You have to let the grief for this life change settle and pass.

dont worry about the smoking just now, just monitor how much. You can stop again when you feel better.  The bottle is not a good solution so good on you.. alcohol only makes you feel better for a few hours and then you feel worse again.

rest but don’t become a bed bug. Find one person in that family of yours that you can really talk to, one who will not judge and just tell you how lucky you are to have retired. Someone who will listen and nurture you keep in touch with even one friend even if just by sms.

do you have pets? Or would like one? They are great company, but not for everyone.

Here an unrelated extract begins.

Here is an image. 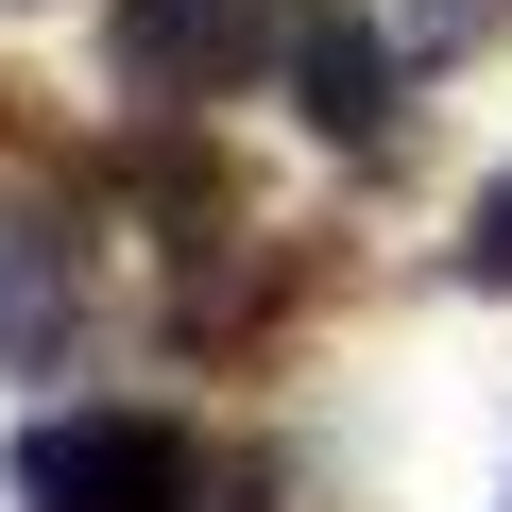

if I can help or offer support I will be here

thank you for posting 


Re: Depression

Thank you for your support 

Re: Depression

Many thanks. 

Re: Depression

Thank you for your thoughts 

Re: Depression

Thank you for your reply. I do try to talk to my partner but am cautious as to how much I express so as to avoid causing hurt. My employer is making things difficult for a smooth transition to retirement with policies and caveats as a Military person.  I am hoping for decisions to be made late next week and fingers crossed it will be a load off my shoulders but it could go 'pear shaped'. Having no control after over 40 years of loyal service and just becoming a number in a pile of paperwork hurts. Only time will tell now. Thank you again for your support and if I can assist you in any way, I'll be here for you.